任务说明 ->
把讲字符串拆分的文本中从“本文介绍了一个解决特定字符串”到“letters and digits.”这一段一字不差地抄下来。

文本段落 ->

++++

本文介绍了一个解决特定字符串按长度p和q拆分问题的算法。该算法通过动态规划确定是否可以将输入字符串成功拆分为指定长度的子串,并输出所有可能的拆分方案。
You are given the string s of length n and the numbers p, q. Split the string s to pieces of length p and q.
For example, the string "Hello" for p = 2, q = 3 can be split to the two strings "Hel" and "lo" or to the two strings "He" and "llo".
Note it is allowed to split the string s to the strings only of length p or to the strings only of length q (see the second sample test).
The first line contains three positive integers n, p, q (1 ≤ p, q ≤ n ≤ 100).
The second line contains the string s consists of lowercase and uppercase latin letters and digits.
If it's impossible to split the string s to the strings of length p and q print the only number "-1".

++++

数据集记录 ->
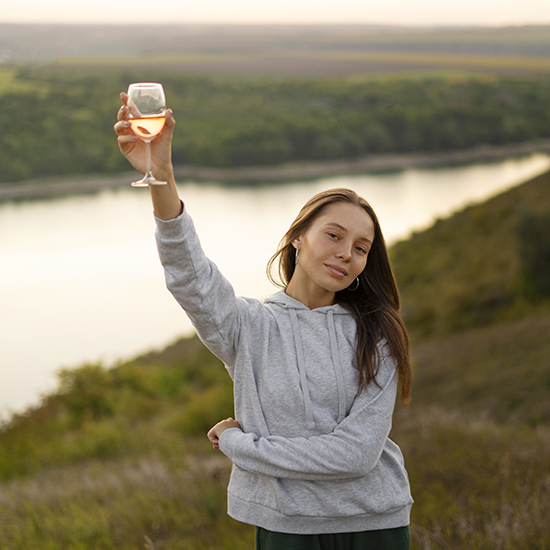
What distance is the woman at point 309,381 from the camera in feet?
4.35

++++

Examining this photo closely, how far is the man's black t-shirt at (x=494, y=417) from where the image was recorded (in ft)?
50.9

++++

任务结果 ->
本文介绍了一个解决特定字符串按长度p和q拆分问题的算法。该算法通过动态规划确定是否可以将输入字符串成功拆分为指定长度的子串,并输出所有可能的拆分方案。
You are given the string s of length n and the numbers p, q. Split the string s to pieces of length p and q.
For example, the string "Hello" for p = 2, q = 3 can be split to the two strings "Hel" and "lo" or to the two strings "He" and "llo".
Note it is allowed to split the string s to the strings only of length p or to the strings only of length q (see the second sample test).
The first line contains three positive integers n, p, q (1 ≤ p, q ≤ n ≤ 100).
The second line contains the string s consists of lowercase and uppercase latin letters and digits.